İlk iki kısım bitti. 3. Kısımdayız. Bu Kısımın 5 alt başlığı var: Tarihin Oku; Paranın Kokusu; Emperyal Vizyonlar; Dinin Kanunu; Başarının Sırrı.
Bu kısımda büyük resme bakmaya başlıyoruz, kültürü ve insanları birleştiren hayali düzenleri, parayı, imparatorlukları, dini inceleyeceğiz.
III. KISIM - İNSANOĞLUNUN BİRLEŞMESİ
9. Tarihin Oku
Sayfa 169: “TARIM DEVRİMÎ’NDEN SONRA İNSAN toplumları giderek daha büyük ve karmaşık, toplumsal düzeni sürdüren hayali kurgular da buna paralel olarak daha rafine hâle geldi. Mitler ve kurgular, insanları doğumlarından itibaren belirli bir biçimde düşünmeye, bazı standartlara ve kurallara uygun olarak davranmaya ve belli şeyleri istemeye alıştırırlar. Böylelikle, milyonlarca yabancının etkili biçimde işbirliği yapmasını sağlayan yapay içgüdüler yaratmış olurlar. Bu yapay içgüdüler ağına “kültür” denir.”
Çok ilginç Erich Fromm’un Kendini Savunan İnsan kitabının incelemesini yaparken o da insanın içgüdüsünün olmadığını onun yerine karakteri koyduğunu söylüyordu. Psikanalitik bakışla içgüdüleri karakterle ikame etmek tarihsel perspektifle içgüdü ağları kavramı ile kültürü bağlamak… Yine Fromm “sosyal karakter” kavramını ortaya atıyordu. Kültürlerin sosyal karakterle benzer şeyleri ima ettiğini görüyorum.
Sayfa 169-170: “Her kültürün kendi inançları, normları ve değerleri elbette vardır, ancak bunlar sürekli değişim hâlindedir. Kültürler çevre koşullarındaki farklılıklar veya komşu kültürlerle etkileşim sonucu değişebileceği gibi, kendi iç dinamikleriyle de dönüşüm geçirebilirler. Diğerlerinden tamamen yalıtılmış ve sabit bir çevrede yaşayan kültürler bile değişimden kaçınamaz. Tutarsızlıkların söz konusu olmadığı fizik kurallarının aksine, insan yapısı tüm düzenler içsel çelişkilerle doludur. Kültürler daima bu çelişkileri gidermeyi denerler, bu süreç de değişimi getirir.”

▶ **Görev A**
Okuma parçasına göre, milyonlarca yabancının etkili biçimde işbirliği yapmasını sağlayan yapay içgüdüler ağına ne ad verilir?
▶ **Görev B**
Aşağıdaki ifadelerin okuma parçasıyla uyuşup uyuşmadığını belirtin ve her biri için karar veren sözleri parçadan aynen alıntılayın:
(i) Üçüncü kısımda beş alt başlık bulunur.
(ii) Tamamen yalıtılmış ve sabit bir çevrede yaşayan kültürler değişimden kaçınabilir.
(iii) Fromm, insanın içgüdüsünün olmadığını söylüyordu.
▶ **Görev C**
Kültürlerin değişimini ele alan okuma parçasını son cümlesinden sonra sürdürün.

▶ **Verilen bilgiler**
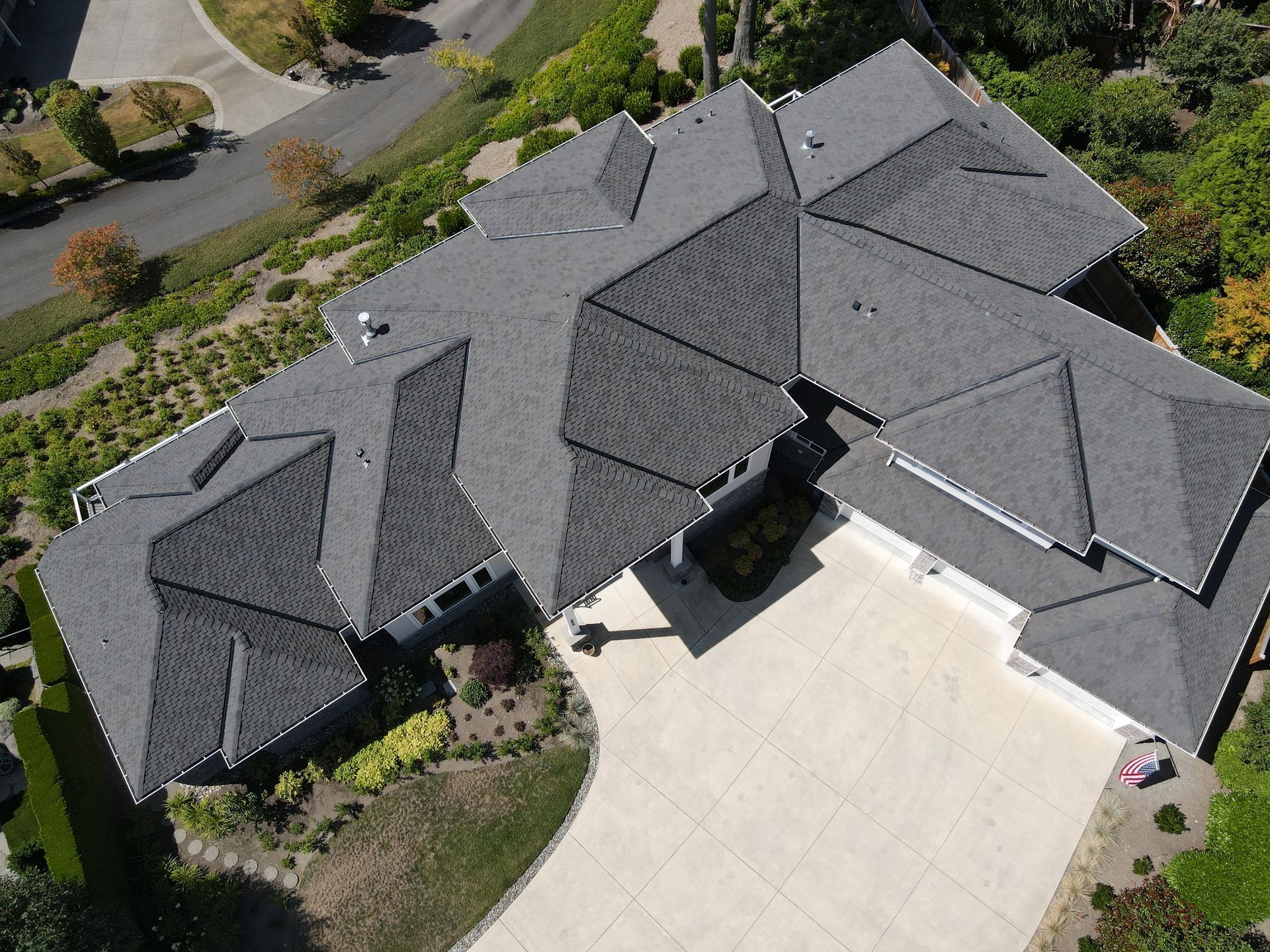 An aerial view of a large house with a gray roof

▶ **Yanıt A**
Bu ağa “kültür” denir.

▶ **Yanıt B**
(i) Evet: “Bu Kısımın 5 alt başlığı var”
(ii) Hayır: “Diğerlerinden tamamen yalıtılmış ve sabit bir çevrede yaşayan kültürler bile değişimden kaçınamaz.”
(iii) Evet: “o da insanın içgüdüsünün olmadığını onun yerine karakteri koyduğunu söylüyordu”

▶ **Yanıt C**
Aslına bakacak olursak içine doğduğumuz toplumun kültürünü değişmez bir gerçeklikmiş gibi yaşama eğilimindeyiz. Sanki kendi uydurduğumuz normları, değerleri Allah’ın Emriymiş gibi yaşıyoruz. Uzaktan bakınca ne kadar aptalca değil mi? Daha 300 yıl önce icat ettiğimiz milliyetçilik uğruna bugün kendini feda edebilecek milyonlarca insan var. Türk olmanın, Yunan olmaktan üstün olduğu fikrini sana birisi söyledi diye bunu değişmez bir gerçek gibi yaşıyor olmana gülelim mi, ağlayalım mı? Bugünlerde yaşadığımız şeyler bunlar acaba 1000 sene sonra neleri değer olarak göreceğiz, hangi, normları önemseyeceğiz?
Sayfa 170-171: “Bir diğer örnek de modern siyasi sistemdir. Dünyanın dört bir yanındaki insanlar Fransız Devrimi’nden bu yana eşitlik ve bireysel özgürlüğü temel değerler olarak görmeye başladılar, ki bu iki değer bile aslında birbiriyle çelişir. Eşitlik ancak daha iyi durumdakilerin özgürlüklerini kısıtlayarak sağlanabilir. Her bireyin tamamen istediği gibi davranabileceğinin güvencesini vermek kaçınılmaz olarak eşitliğe zarar verecektir. Buna bağlı olarak, 1789’dan beri tüm dünyanın siyasi tarihi bu çelişkiyi giderme çabaları olarak görülebilir.”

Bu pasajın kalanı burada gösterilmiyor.